_EXCERPT PROVIDED_
- MOMMA, WHY COULDN’T YOU PROTECT ME?
- I WAS ONLY A LITTLE CHILD? YOU WERE THE BIG PERSON!
- WAS I A BAD KID?
- MOMMA, WHY? WHY? WHY?
To some, it is going to seem like such a trivial question. But to some, it is going to hit way too close to the deepest, most damaged part of their inner being. I know because that is where that question is hitting me right now. For those of you following Flip Flip’s story, this is a different direction again. Or maybe it’s not. It all goes to the events and situations that make us who we are today. This one I was not ready for. Never in a million years would I have thought I would cry out in this pain! I am my Mother’s biggest supporter. My Mom was my everything! But I have been digging into those dark closets you have become so familiar with.
You know, the ones….10 deadbolts, 8 padlocks, and crossed timbers (just in case) in which we all hide those excruciating and painful memories. The ones that we never want the light of day to ever see again. But if we are ever going to be able to heal completely, we have to bring it ALL out into the light of God’s love. Only then will we be able to throw it out like the garbage of HELL that it is!

_QUESTIONS_
• A. Copy the passage from the post about the childhood question to Momma, beginning at the words "You know, the" and stopping after "that it is!".
• B. Continue the post about the childhood question to Momma from the point at which it ends.

Collected data:
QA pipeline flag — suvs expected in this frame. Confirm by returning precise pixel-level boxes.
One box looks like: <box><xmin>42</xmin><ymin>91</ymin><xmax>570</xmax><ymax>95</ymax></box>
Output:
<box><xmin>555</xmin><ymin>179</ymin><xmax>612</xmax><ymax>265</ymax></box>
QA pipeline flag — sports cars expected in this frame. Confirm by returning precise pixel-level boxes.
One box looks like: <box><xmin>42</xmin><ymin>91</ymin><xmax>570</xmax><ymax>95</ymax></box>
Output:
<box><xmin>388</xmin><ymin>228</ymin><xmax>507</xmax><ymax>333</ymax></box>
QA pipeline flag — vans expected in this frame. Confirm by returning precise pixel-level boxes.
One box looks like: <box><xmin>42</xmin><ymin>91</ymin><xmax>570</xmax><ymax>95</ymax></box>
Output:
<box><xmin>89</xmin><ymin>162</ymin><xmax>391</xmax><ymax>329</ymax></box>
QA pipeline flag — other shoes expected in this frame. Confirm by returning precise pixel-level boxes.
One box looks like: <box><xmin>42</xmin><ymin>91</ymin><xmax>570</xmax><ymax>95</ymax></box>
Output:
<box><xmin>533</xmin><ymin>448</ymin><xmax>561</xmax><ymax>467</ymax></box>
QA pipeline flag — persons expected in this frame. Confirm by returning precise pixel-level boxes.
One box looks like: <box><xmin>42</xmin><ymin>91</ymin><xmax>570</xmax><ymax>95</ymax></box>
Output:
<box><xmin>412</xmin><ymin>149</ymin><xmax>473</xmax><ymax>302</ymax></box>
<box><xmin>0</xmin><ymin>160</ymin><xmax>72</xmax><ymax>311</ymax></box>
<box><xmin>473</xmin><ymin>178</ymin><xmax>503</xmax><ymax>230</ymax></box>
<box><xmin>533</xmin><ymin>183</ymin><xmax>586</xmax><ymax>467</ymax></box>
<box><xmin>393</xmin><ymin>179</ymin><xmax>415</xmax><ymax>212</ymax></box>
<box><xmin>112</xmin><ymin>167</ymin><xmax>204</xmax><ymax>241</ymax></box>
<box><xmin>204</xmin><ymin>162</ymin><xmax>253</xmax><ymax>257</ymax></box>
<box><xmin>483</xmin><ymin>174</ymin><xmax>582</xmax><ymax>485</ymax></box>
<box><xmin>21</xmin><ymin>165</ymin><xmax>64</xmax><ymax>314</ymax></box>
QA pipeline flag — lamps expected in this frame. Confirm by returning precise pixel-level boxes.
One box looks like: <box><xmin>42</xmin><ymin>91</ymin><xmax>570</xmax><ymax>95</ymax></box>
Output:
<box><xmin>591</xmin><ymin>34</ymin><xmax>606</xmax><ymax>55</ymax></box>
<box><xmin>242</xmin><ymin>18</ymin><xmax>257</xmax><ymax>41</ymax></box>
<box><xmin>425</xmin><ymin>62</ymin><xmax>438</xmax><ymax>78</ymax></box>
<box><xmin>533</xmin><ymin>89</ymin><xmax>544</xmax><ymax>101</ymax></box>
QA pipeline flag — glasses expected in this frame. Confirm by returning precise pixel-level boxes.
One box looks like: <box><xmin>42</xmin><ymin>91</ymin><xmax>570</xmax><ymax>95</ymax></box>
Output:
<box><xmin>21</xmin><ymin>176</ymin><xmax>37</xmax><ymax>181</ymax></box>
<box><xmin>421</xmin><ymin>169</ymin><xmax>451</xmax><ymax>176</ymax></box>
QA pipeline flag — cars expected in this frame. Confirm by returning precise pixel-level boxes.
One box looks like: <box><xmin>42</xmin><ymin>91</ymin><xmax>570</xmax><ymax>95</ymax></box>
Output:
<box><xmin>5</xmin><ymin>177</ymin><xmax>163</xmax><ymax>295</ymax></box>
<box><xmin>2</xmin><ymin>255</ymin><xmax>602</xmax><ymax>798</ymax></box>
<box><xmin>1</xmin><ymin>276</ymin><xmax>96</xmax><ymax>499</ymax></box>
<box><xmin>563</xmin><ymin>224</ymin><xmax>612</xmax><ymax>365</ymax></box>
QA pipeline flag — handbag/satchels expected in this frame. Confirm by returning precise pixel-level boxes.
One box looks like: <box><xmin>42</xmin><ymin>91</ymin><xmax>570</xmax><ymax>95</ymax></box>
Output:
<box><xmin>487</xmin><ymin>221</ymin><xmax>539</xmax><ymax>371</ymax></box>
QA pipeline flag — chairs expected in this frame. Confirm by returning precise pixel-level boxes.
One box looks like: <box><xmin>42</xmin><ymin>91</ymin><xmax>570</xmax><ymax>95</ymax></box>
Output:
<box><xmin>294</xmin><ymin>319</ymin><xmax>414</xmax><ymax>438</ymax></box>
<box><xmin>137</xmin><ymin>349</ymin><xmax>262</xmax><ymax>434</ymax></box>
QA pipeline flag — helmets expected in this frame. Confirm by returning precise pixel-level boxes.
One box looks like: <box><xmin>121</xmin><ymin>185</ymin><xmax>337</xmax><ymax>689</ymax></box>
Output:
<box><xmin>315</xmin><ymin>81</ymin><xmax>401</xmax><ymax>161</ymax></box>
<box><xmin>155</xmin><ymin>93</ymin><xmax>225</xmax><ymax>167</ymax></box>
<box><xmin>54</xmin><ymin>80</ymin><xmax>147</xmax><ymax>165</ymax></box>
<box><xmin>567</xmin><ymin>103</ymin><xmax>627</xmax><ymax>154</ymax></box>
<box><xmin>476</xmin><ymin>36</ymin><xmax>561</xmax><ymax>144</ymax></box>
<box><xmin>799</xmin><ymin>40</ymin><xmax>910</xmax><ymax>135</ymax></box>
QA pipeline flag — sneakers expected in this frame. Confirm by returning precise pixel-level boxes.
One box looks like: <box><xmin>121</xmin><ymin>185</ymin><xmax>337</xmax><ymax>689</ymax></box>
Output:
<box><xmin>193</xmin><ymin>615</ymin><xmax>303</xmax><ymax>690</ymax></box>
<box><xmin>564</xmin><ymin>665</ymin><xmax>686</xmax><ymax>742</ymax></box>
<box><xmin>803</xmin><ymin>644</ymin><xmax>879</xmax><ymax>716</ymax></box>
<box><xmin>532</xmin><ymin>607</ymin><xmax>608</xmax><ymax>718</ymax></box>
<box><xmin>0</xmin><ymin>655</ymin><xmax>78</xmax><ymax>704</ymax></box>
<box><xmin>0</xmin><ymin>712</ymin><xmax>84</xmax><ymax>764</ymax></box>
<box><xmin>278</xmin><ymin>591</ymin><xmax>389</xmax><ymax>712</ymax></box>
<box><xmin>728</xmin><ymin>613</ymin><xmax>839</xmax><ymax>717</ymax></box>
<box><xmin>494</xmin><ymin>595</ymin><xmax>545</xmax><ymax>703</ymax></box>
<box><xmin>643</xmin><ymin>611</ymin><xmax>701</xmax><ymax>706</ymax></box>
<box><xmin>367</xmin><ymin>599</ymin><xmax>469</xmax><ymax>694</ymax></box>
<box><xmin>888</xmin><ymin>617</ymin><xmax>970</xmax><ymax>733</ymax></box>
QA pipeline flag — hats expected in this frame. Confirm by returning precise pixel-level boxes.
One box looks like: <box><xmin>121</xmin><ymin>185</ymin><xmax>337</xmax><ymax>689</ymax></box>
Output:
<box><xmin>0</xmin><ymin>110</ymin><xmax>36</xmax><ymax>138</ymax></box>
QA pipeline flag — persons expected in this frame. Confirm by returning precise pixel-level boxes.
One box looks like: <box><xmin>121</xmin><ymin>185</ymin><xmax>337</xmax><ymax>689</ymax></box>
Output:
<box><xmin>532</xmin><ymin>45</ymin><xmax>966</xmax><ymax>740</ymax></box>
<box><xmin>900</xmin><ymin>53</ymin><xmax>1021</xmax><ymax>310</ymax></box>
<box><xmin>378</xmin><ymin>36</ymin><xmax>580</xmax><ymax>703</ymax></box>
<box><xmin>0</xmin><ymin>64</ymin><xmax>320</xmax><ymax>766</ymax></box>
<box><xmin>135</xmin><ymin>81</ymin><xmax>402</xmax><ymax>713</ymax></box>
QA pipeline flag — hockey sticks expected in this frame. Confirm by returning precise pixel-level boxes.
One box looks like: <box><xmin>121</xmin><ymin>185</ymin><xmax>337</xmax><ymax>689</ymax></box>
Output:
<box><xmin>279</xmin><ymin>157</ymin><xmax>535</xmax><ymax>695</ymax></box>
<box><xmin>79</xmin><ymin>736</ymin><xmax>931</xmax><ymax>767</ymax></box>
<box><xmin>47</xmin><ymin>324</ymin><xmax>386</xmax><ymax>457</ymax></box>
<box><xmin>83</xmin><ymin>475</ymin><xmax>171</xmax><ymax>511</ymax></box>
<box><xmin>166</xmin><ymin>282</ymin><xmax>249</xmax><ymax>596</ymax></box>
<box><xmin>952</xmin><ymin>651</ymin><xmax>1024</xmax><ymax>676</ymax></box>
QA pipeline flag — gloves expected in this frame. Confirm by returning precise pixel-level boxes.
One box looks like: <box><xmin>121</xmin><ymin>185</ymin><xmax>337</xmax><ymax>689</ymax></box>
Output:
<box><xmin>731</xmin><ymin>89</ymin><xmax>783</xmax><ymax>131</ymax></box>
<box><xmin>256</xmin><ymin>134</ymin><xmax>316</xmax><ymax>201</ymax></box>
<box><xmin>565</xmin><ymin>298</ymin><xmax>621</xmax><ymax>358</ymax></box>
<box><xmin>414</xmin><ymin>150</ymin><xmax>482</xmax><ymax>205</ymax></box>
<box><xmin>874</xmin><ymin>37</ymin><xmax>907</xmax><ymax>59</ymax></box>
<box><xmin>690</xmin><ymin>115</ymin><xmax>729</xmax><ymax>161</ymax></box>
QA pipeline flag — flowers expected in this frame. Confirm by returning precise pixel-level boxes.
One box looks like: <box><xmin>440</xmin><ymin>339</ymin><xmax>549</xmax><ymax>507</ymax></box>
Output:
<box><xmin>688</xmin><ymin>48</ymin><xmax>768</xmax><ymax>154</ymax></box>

_NUMBERED RESPONSES_
• A.
You know, the ones….10 deadbolts, 8 padlocks, and crossed timbers (just in case) in which we all hide those excruciating and painful memories. The ones that we never want the light of day to ever see again. But if we are ever going to be able to heal completely, we have to bring it ALL out into the light of God’s love. Only then will we be able to throw it out like the garbage of HELL that it is!

• B.
I will try, O FATHER, HELP ME! I will try to convey how I came to this part of this journey. I have felt for a long time that something really bad had happened in my past that my conscious mind refused to allow me to remember. I think this is it. I pray that it is. If it feels worse than this, I am not sure my human self could handle it. That is not true. But I KNOW that I can do all things thru Jesus Christ, who strengthens me. Only with Him by my side can I put these feelings into words.
All it took to bring this avalanche of pain down on me was one question……Why did your Mom not do something? WHY DID YOUR MOM NOT DO SOMETHING?……MOMMA! WHY DIDN’T YOU DO SOMETHING? I WAS ONLY A LITTLE CHILD! DID YOU NOT SEE? DID YOU LOVE ME?
I could give you all the reasons that I have manufactured over the years (to myself). She had nowhere to go. She had five kids. She had no way to make a living. SHE WAS AFRAID……….. Well, I guess that sums it up, doesn’t it? It made sense when I told myself that. Or was I repeating all the excuses I had heard over the years? I have no way of knowing. My Mom passed away from Cancer when I was only 23 years old.
You got it right in the middle of my first marriage. If you do not learn from history, you are doomed to repeat the mistakes. O, MY LORD! Is that why I stayed so long? Seven years! I had nowhere to go. I had two kids. I had no way to make a living. (At least that is what my husband at the time convinced me of). I WAS AFRAID!!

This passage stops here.